Operator error accounts for 99 percent of the close calls he’s seen or experienced, including poor decisions to pursue animals or staying down too long.

“Everybody asks if I’ve been attacked by a shark,” he said. “The answer: just once in more than 20 years.”

He was out at sea to photograph the Oceanic whitetip shark, a subject that requires baiting.

“Normally, sharks don’t want to have anything to do with scuba divers,” he said. “But with bait, sharks become more curious, bolder and more aggressive. Whitetips are pelagic, one of the more dangerous species that live off-shore in the great blue where they have to investigate any hint of food.

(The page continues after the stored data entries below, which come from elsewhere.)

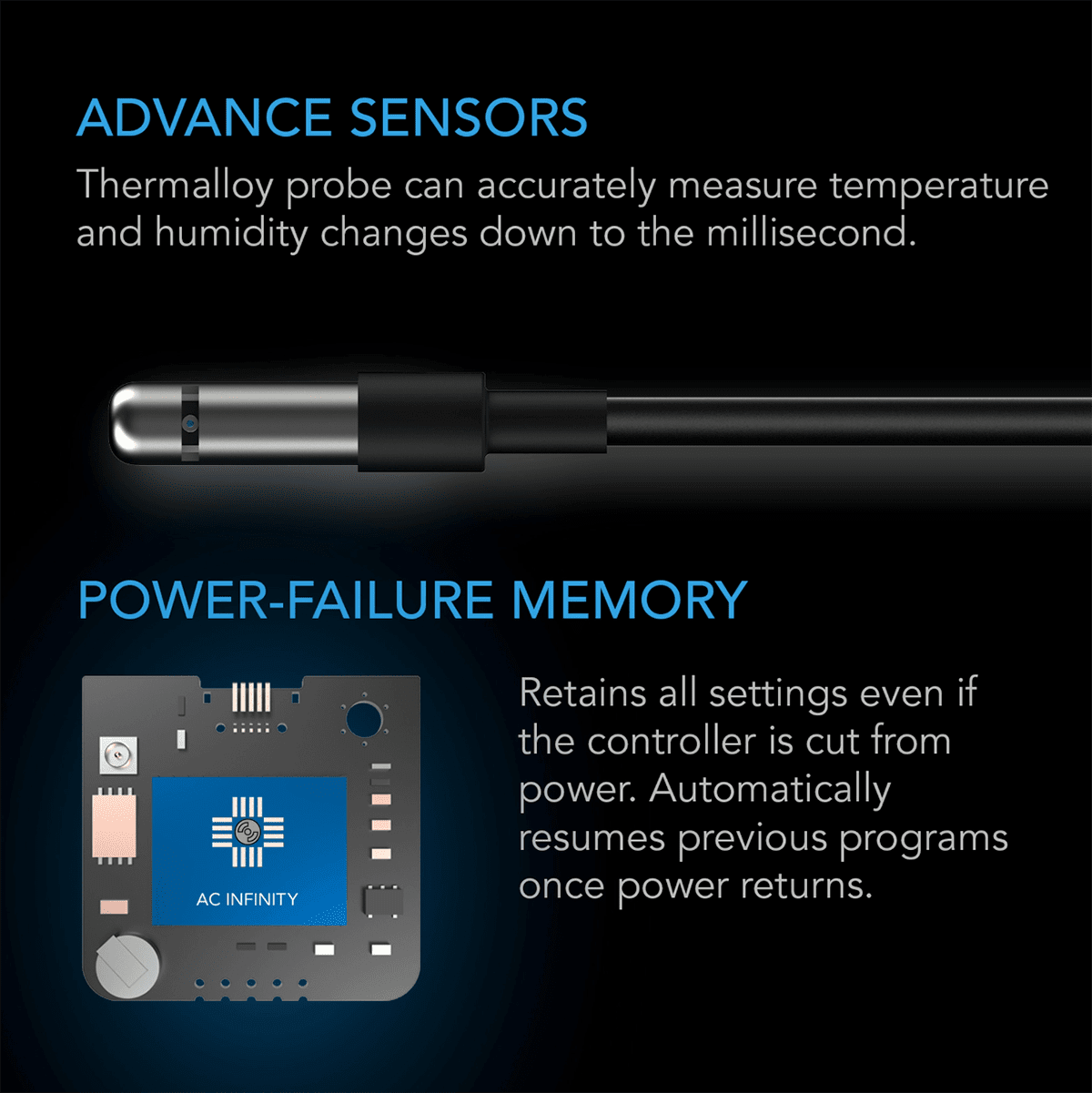 ADVANCE SENSORS

Thermalloy probe can accurately measure temperature and humidity changes down to the millisecond.

POWER-FAILURE MEMORY

AC INFINITY

Retains all settings even if the controller is cut from power. Automatically resumes previous programs once power returns.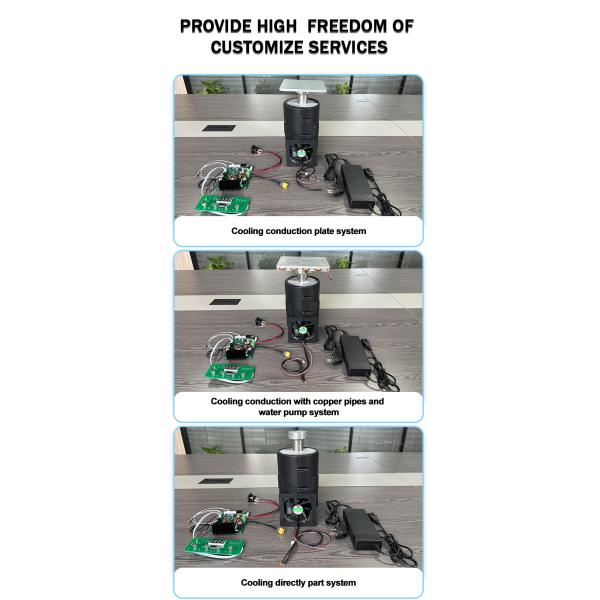 PROVIDE HIGH FREEDOM OF CUSTOMIZE SERVICES

Cooling conduction plate system

Cooling conduction with copper pipes and water pump system

Cooling directly part system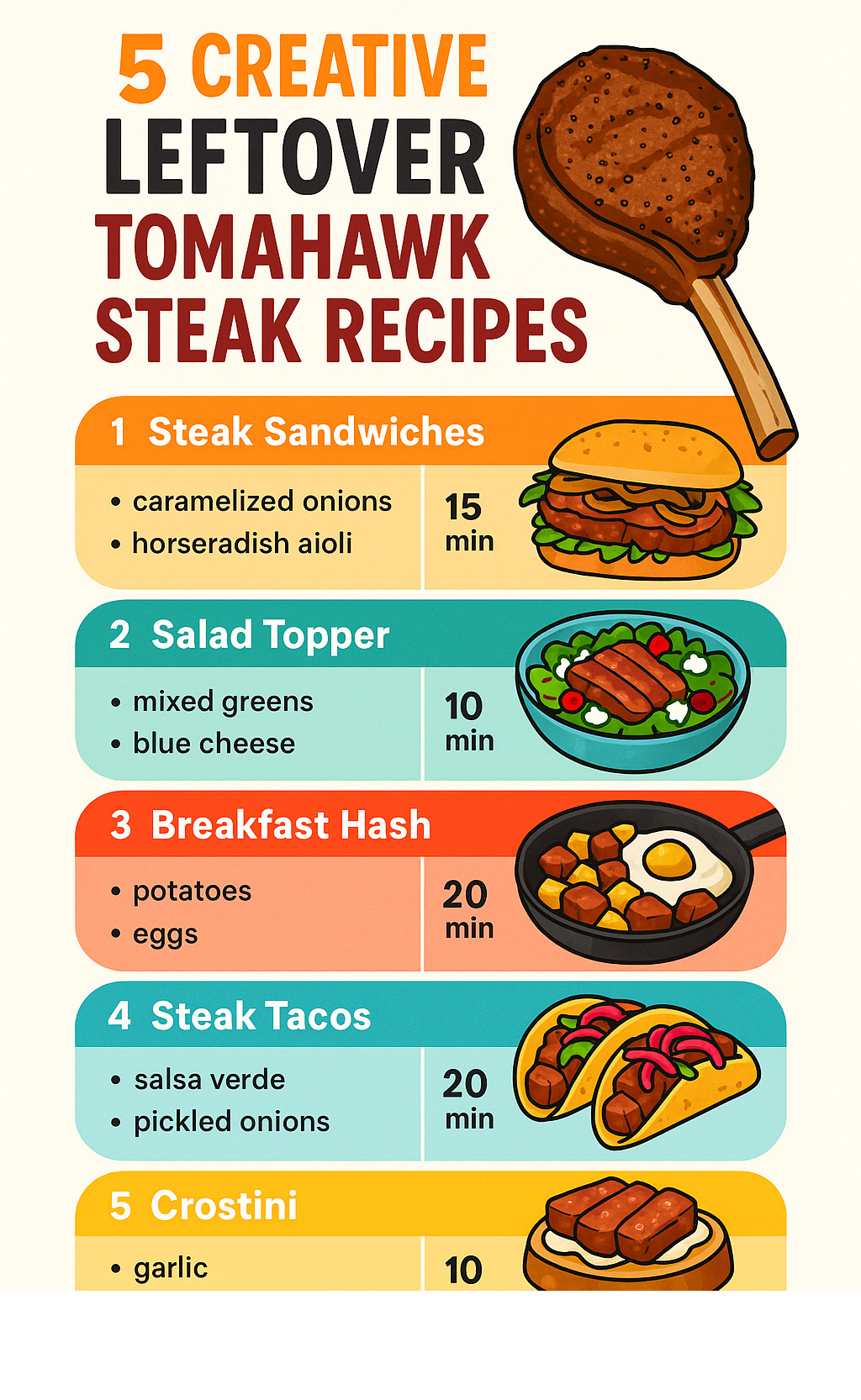 5 CREATIVE LEFTOVER TOMAHAWK STEAK RECIPES

1 Steak Sandwiches
• caramelized onions
• horseradish aioli
15 min

2 Salad Topper
• mixed greens
• blue cheese
10 min

3 Breakfast Hash
• potatoes
• eggs
20 min

4 Steak Tacos
• salsa verde
• pickled onions
20 min

5 Crostini
• garlic
10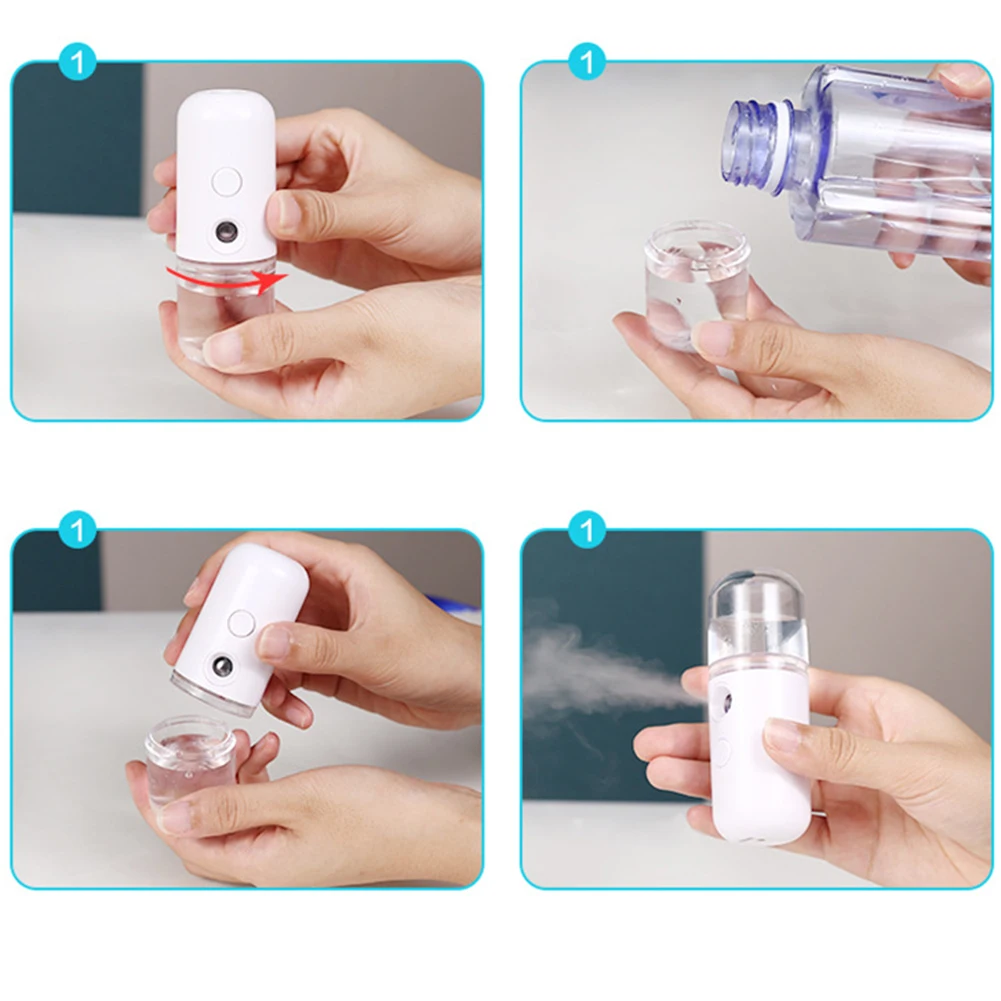 1

1

1

1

“One made a lunge at me. I whacked it on the nose with my camera and the shark turned away. That’s my one Hollywood moment in terms of danger.

“I’ve experienced being lost in shipwreck, and getting dizzy with my mind going fuzzy. Those situations can lead to serious injury. But with proper preparation, knowing one’s limits and working with other professionals, I’m not dicing with death every time I enter the water.

“Most of the time it’s a calm, serene, relaxing and rewarding experience.”